* _ASSIGNED TASK_:
Reproduce exactly, from the data that follows, the line with "CASE TX-904U3 ATX", the line with "Is This the", and every line that lies between them.

* _SUPPLIED RECORDS_:

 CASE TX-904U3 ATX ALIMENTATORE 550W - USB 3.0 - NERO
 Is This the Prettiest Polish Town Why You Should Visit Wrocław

---

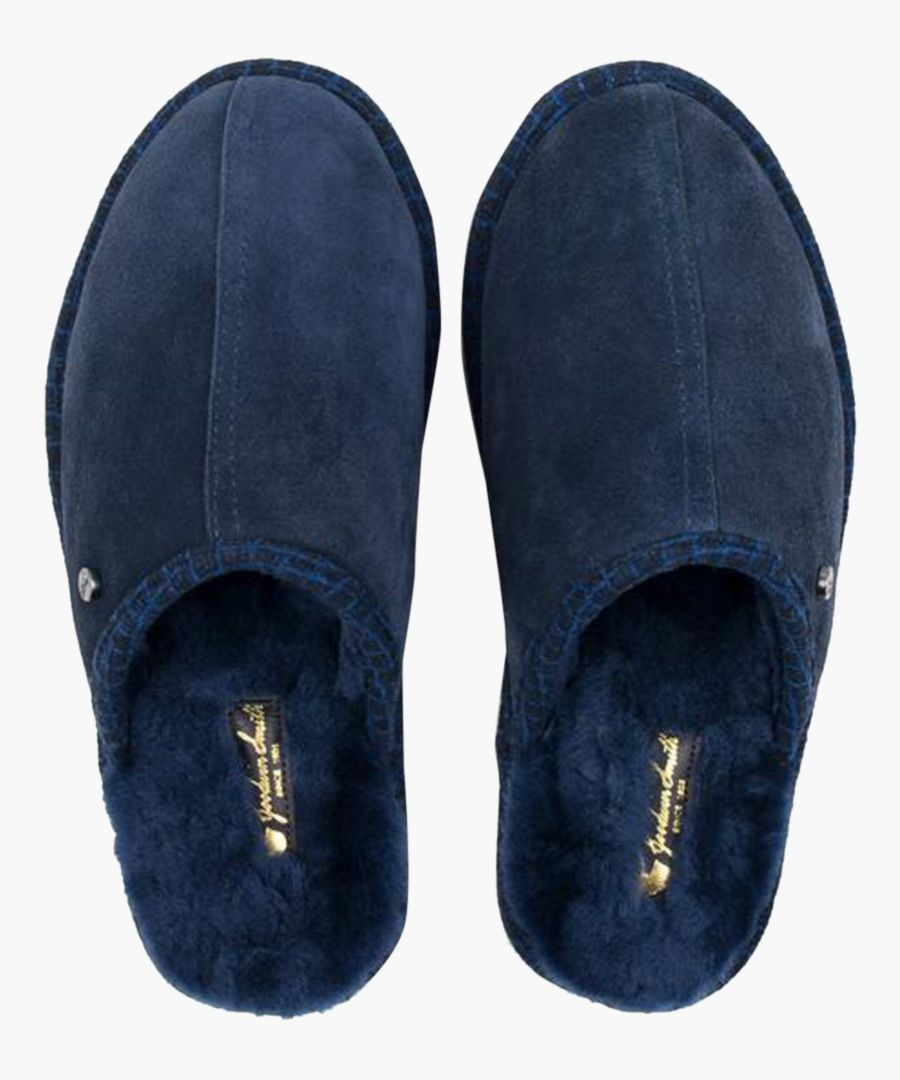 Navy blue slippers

...

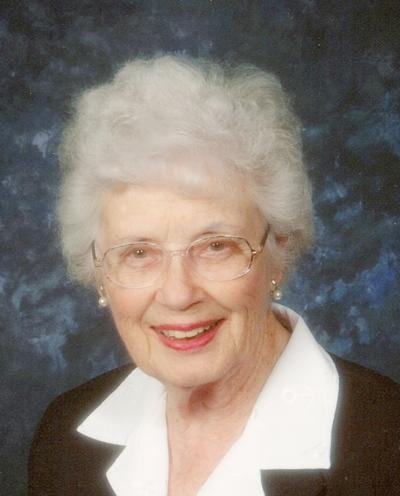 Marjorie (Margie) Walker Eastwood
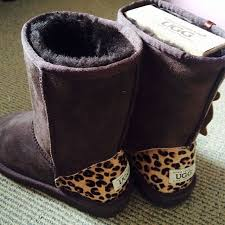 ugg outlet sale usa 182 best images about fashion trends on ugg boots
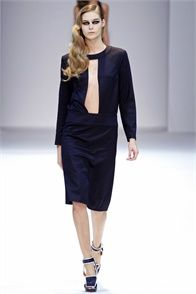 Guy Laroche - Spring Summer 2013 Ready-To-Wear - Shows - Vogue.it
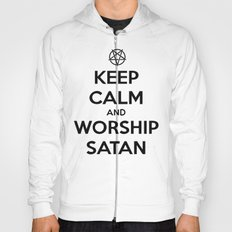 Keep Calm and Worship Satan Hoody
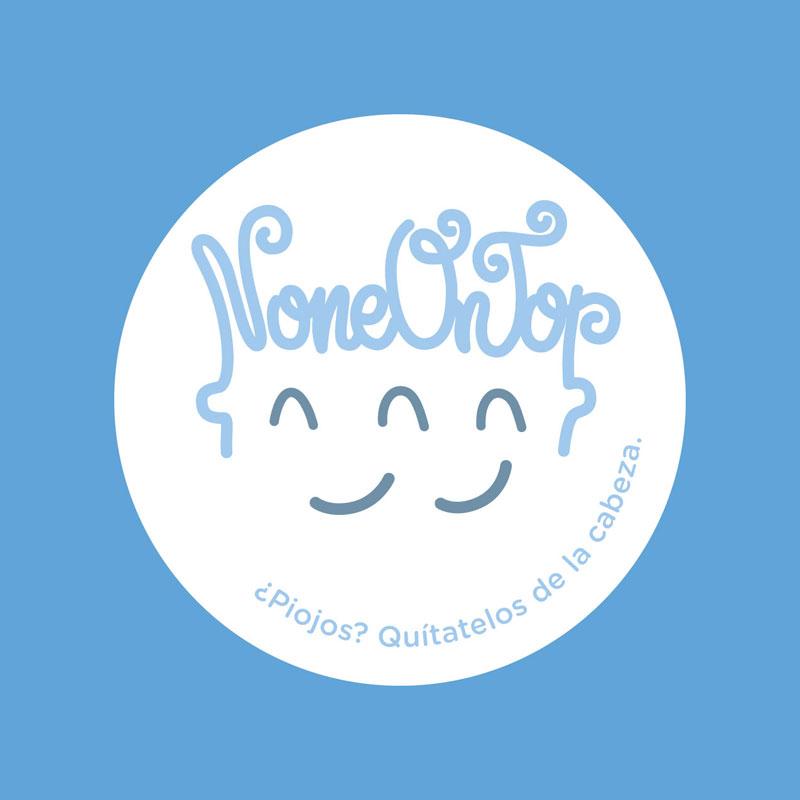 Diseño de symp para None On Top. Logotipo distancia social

* _WRITTEN ANSWER_:
 CASE TX-904U3 ATX ALIMENTATORE 550W - USB 3.0 - NERO
 Is This the Prettiest Polish Town Why You Should Visit Wrocław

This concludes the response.